Sur la carte Vulcain [1], une myriade de points rouges vient recouvrir une bonne partie de la Nouvelle-Calédonie. L’application développée par l’Œil (Observatoire de l’environnement) donne une idée de l’ampleur des incendies qui ont déjà frappé le pays cette année. Au 11 octobre, déjà pas moins de 378 départs de feu avaient été recensés depuis le 1er janvier, surtout dans la moitié nord du Caillou, pour une surface brûlée estimée à 11 689 hectares au total.
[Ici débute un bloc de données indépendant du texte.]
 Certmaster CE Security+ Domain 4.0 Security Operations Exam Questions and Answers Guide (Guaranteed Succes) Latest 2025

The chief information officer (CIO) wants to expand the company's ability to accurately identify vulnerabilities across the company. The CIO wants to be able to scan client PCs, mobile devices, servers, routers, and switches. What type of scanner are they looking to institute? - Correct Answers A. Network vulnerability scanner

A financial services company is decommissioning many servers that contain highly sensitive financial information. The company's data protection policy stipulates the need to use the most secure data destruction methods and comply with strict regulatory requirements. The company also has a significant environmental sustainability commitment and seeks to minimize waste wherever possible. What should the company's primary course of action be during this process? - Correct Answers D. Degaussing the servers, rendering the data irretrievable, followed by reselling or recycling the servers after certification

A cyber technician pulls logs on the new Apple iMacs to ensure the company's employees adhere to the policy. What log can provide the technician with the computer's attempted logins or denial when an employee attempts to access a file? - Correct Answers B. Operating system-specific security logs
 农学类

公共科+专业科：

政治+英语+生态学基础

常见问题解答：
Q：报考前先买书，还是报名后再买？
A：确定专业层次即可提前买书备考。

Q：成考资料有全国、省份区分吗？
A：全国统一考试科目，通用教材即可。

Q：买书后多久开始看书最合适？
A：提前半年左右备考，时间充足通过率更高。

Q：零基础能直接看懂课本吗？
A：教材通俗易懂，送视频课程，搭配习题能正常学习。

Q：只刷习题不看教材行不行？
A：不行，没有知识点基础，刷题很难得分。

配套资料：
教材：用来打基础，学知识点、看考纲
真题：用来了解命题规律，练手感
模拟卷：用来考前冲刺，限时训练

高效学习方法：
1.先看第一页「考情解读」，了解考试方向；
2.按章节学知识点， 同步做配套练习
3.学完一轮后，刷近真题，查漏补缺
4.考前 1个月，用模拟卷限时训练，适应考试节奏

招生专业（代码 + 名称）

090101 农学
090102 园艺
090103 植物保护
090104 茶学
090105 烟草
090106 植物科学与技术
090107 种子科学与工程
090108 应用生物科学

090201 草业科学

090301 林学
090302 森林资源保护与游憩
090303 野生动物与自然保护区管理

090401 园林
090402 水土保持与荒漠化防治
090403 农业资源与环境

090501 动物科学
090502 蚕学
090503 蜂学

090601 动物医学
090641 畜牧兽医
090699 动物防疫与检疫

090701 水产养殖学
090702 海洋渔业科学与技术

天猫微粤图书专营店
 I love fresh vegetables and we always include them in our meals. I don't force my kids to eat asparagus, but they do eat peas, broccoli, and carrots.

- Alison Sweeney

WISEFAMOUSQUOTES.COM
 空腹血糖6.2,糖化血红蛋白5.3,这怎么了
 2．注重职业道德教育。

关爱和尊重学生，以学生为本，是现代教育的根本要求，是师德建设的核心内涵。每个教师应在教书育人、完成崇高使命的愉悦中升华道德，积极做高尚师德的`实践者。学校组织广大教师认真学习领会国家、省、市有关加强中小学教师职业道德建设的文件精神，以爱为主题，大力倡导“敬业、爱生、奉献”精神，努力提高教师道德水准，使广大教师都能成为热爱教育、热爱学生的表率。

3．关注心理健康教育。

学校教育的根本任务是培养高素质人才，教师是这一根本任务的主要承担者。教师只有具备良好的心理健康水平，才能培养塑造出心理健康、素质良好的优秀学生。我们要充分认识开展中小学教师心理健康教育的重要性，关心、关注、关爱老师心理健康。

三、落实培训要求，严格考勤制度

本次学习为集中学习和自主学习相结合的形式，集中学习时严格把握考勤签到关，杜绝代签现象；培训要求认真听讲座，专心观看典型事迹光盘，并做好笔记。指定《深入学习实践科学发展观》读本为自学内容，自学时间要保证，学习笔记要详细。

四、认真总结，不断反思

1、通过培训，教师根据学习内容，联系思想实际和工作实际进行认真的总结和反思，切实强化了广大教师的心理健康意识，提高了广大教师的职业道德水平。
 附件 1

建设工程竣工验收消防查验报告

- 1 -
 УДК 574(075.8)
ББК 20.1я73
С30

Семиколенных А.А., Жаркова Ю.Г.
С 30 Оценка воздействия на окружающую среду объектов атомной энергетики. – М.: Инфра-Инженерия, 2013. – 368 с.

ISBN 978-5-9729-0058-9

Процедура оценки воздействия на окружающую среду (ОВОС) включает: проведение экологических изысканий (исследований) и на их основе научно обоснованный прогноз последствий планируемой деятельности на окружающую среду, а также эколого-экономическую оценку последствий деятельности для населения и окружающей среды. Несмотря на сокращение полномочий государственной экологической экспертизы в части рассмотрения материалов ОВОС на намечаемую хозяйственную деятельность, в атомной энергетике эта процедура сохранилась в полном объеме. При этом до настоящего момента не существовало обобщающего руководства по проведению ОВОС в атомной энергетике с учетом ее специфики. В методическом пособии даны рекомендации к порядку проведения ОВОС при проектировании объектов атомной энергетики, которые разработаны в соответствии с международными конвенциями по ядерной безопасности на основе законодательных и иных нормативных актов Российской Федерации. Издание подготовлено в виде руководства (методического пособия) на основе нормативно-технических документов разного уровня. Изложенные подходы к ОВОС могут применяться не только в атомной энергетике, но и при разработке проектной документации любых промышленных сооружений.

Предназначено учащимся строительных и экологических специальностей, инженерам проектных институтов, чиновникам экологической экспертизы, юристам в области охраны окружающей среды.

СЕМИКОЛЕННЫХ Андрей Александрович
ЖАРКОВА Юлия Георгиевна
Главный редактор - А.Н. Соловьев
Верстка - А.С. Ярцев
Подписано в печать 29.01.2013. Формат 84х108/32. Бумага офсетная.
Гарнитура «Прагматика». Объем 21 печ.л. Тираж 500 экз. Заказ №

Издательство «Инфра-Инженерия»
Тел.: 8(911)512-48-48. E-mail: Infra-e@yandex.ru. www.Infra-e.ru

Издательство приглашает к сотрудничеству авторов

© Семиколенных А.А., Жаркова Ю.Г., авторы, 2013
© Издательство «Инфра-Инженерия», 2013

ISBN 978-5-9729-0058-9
Le phénomène s’est accéléré entre juin et juillet, avec plus de 250 départs pendant ces deux mois, soit environ 4 incendies par jour. Et ce n’est qu’un début.
Car si des pluies sont venues épargner le territoire ces dernières semaines, un nouvel épisode El Niño devrait toucher la Calédonie d’ici la fin de l’année et atteindre "un stade de forte intensité", selon Météo France. "Un temps plus sec que la normale est attendu. Il est d’ailleurs fort probable qu’il perdure jusqu’en fin d’année", indique le bulletin de prévision saisonnière. Un déficit de 35 % de précipitations est attendu jusqu’au mois de mars et un alizé stable et plus fréquent.
Pour Mauro Pizzolitto, président de l’Union des pompiers calédoniens, le pays vit d’ores et déjà les prémices d’une saison de feux de brousse qui s’annonce intense. "Ça a commencé à bien brûler dans le Nord, on repart sur les mêmes bases qu’il y a quatre ans." Les sapeurs-pompiers sont-ils parés ? "Nous sommes 650 pompiers volontaires et 190 pompiers professionnels, il faudrait qu’on soit trois fois plus", lâche Mauro Pizzolitto.
Un manque de moyens humains qui complique le travail des pompiers. C’est la province Nord qui souffre le plus de ces effectifs limités. "Il y a 150 pompiers volontaires et 20 pompiers professionnels dans le Nord pour une surface de 9 000 km2 à couvrir. Entre Pouébo, Kouaoua et Poya, il y a une zone d’environ 10 000 habitants où il n’y a pas de caserne."
Résultat, certaines unités peuvent faire jusqu’à quatre heures de route pour une intervention, "en prenant, en plus, le risque de dépouiller une caserne". Le territoire dispose de seulement 19 centres d’incendie pour 33 communes. Pour Mauro Pizzolitto, il est grand temps de "revoir le statut des pompiers en Calédonie", défini il y a bientôt trente ans. Une mise à jour qui permettrait de se pencher sur les rémunérations des pompiers volontaires, jugées trop faibles pour inciter à s’engager, mais aussi sur la gestion des centres d’incendie, aujourd’hui dédiée à des communes dont les moyens s’amenuisent d’année en année.
En attendant, les pompiers se préparent à faire face, en gardant l’espoir d’une météo clémente et d’épisodes pluvieux réguliers. Et en misant sur davantage de civisme et de responsabilités des Calédoniens. En marge des incendies qui ont ravagé l’île de Maui, à Hawaï, le gouvernement calédonien avait déjà averti la population : "Le gouvernement appelle donc les Calédoniens à redoubler de vigilance et à adopter une conduite responsable afin d’éviter de mettre en danger nos populations et notre biodiversité."